How many of the lines below contain the word "instances"? Case counts; reply with the number alone.

-------------------------

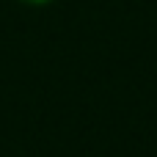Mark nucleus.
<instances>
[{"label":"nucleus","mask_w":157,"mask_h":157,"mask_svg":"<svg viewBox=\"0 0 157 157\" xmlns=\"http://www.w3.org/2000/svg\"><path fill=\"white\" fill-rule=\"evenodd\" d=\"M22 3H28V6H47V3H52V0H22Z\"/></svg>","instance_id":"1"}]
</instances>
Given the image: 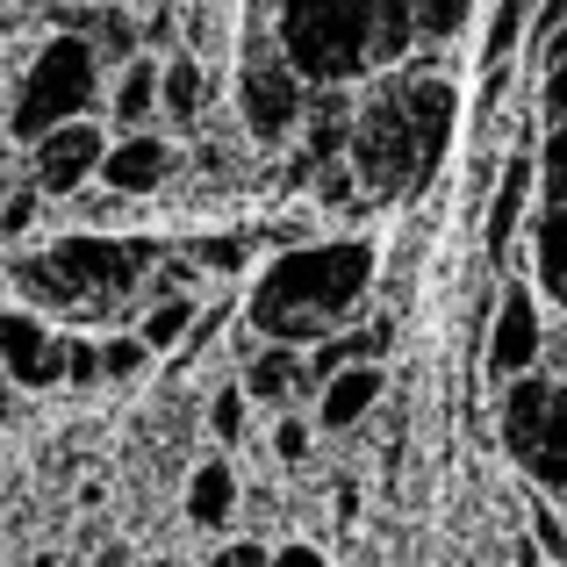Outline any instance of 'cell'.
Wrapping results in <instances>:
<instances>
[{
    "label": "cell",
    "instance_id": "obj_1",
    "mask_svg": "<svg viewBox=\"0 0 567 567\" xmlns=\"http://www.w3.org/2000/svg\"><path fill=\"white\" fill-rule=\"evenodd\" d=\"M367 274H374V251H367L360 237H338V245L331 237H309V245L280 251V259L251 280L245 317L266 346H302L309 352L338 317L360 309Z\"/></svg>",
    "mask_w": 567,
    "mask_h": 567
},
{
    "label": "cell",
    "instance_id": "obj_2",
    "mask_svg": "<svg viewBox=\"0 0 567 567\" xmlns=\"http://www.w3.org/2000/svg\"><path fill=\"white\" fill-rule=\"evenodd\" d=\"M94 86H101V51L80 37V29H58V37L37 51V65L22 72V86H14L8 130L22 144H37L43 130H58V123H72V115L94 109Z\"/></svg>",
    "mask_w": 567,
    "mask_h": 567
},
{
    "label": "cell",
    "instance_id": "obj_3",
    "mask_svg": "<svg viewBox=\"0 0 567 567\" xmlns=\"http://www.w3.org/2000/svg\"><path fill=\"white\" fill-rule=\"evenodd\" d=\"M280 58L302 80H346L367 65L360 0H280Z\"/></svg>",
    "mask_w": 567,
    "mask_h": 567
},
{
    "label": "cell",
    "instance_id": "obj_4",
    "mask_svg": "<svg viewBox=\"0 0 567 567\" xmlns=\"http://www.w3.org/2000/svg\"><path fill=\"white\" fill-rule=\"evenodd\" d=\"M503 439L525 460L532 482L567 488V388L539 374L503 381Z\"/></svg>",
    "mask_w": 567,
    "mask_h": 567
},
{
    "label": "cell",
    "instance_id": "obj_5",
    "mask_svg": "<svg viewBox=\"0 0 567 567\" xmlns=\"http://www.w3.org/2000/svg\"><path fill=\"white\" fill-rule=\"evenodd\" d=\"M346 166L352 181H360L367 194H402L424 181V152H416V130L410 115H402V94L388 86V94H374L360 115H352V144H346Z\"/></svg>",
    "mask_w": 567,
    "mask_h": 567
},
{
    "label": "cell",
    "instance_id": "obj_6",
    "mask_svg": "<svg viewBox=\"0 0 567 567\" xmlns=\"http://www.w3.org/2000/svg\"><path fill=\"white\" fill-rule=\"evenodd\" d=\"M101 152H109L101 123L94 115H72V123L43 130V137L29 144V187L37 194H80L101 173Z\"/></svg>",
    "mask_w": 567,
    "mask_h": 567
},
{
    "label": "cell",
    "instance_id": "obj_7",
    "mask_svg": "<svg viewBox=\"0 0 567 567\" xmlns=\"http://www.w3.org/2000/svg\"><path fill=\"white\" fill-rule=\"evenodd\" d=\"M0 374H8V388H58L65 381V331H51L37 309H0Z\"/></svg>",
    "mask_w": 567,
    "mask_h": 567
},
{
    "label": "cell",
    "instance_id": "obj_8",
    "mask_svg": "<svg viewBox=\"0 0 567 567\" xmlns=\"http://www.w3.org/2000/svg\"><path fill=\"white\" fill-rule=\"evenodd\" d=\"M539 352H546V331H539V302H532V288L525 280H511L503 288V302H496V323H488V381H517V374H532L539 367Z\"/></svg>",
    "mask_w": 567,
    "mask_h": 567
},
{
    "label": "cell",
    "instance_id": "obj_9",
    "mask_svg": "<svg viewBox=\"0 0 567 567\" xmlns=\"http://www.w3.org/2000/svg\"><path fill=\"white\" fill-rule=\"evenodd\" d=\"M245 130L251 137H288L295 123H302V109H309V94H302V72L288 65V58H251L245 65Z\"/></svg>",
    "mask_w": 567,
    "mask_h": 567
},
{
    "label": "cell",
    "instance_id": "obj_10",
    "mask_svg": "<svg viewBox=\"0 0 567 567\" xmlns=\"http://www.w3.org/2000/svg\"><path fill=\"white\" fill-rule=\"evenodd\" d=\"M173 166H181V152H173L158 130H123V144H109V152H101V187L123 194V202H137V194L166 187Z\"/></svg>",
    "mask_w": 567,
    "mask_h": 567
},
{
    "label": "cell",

-------------------------

- _Exercise solution_
4